##### Zestawienie danych #####
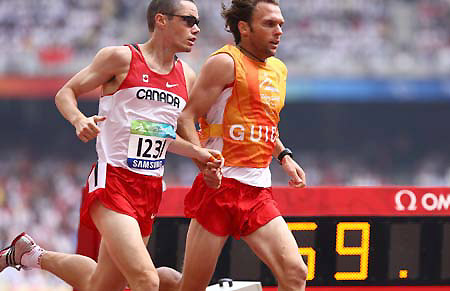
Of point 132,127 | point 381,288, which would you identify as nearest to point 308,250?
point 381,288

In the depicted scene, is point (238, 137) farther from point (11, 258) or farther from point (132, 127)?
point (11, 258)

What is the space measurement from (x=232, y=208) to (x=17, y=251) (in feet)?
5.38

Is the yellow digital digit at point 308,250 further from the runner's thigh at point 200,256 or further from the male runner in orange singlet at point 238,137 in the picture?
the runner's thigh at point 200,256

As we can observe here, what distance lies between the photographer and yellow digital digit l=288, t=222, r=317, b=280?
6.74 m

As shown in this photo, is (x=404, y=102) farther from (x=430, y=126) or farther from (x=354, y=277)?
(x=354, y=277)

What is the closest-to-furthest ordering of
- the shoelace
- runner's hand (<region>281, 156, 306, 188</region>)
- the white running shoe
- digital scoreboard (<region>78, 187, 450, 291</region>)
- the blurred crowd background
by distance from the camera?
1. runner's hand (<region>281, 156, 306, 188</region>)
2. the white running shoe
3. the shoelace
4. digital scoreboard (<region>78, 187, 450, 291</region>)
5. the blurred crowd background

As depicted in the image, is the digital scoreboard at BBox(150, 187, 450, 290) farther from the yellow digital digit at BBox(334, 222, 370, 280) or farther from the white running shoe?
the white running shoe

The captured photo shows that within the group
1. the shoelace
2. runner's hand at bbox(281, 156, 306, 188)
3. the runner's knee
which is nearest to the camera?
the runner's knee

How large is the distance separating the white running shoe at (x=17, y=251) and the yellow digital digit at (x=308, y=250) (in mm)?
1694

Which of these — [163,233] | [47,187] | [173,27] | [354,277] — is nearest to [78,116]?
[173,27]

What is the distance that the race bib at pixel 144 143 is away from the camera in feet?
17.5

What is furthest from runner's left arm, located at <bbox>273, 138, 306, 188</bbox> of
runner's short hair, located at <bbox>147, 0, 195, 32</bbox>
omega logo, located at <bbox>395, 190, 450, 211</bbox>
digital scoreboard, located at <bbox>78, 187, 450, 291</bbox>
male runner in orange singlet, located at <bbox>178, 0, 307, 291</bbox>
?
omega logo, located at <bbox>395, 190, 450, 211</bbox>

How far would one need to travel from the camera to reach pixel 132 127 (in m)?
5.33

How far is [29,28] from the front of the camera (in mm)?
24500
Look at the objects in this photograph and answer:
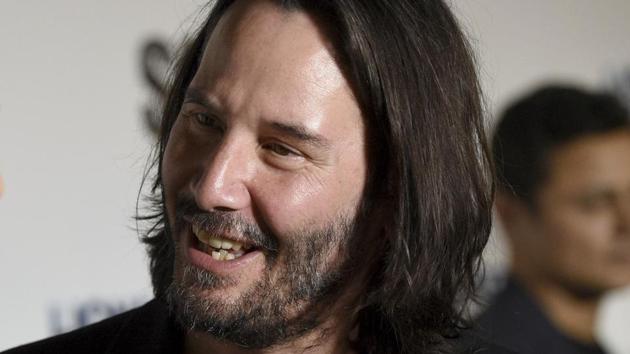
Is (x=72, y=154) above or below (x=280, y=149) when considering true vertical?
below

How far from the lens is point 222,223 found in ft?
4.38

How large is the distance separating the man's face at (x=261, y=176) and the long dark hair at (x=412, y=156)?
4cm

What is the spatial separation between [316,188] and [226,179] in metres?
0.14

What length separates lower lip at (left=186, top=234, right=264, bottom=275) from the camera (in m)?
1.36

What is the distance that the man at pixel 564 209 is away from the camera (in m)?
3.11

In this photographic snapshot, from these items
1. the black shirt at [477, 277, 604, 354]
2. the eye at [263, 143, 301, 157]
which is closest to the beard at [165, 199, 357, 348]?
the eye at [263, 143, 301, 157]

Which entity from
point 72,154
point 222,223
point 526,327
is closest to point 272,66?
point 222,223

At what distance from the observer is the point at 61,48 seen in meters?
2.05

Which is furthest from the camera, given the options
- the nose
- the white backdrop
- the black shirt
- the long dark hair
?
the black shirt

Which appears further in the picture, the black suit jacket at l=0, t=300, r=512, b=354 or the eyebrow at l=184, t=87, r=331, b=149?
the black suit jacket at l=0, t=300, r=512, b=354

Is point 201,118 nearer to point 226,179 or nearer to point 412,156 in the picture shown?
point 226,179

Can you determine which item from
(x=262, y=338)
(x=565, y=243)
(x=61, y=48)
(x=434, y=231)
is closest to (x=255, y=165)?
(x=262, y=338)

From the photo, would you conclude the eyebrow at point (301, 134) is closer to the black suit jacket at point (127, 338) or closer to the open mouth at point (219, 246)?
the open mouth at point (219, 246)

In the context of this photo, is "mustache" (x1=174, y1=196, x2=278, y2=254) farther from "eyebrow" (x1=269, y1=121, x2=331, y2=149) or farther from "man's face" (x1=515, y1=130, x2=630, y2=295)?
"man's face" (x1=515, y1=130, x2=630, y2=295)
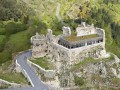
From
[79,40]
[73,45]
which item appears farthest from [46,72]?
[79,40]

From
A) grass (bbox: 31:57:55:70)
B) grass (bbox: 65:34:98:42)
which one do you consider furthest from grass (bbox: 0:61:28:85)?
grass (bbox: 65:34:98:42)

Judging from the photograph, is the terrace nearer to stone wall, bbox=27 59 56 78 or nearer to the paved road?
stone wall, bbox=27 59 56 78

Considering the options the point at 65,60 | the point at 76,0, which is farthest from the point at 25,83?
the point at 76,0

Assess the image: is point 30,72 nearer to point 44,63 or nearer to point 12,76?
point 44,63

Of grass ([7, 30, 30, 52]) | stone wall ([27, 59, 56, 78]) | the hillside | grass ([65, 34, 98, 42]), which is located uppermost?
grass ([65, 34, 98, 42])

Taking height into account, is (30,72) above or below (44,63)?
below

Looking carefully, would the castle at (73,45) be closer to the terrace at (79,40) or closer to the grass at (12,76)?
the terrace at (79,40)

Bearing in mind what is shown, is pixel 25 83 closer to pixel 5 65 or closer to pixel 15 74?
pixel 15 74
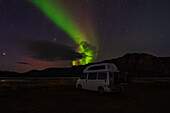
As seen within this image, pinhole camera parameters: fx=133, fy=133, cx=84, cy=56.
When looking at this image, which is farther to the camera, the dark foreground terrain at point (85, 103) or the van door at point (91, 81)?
#####
● **Do zrobienia**
Zamień na listę numerowaną wiersze od tego, który zawiera „As seen within”, aż do ostatniego wiersza zestawienia włącznie. Puste wiersze pomiń.

● **Odpowiedź poniżej**
1. As seen within this image, pinhole camera parameters: fx=133, fy=133, cx=84, cy=56.
2. When looking at this image, which is farther to the camera, the dark foreground terrain at point (85, 103) or the van door at point (91, 81)?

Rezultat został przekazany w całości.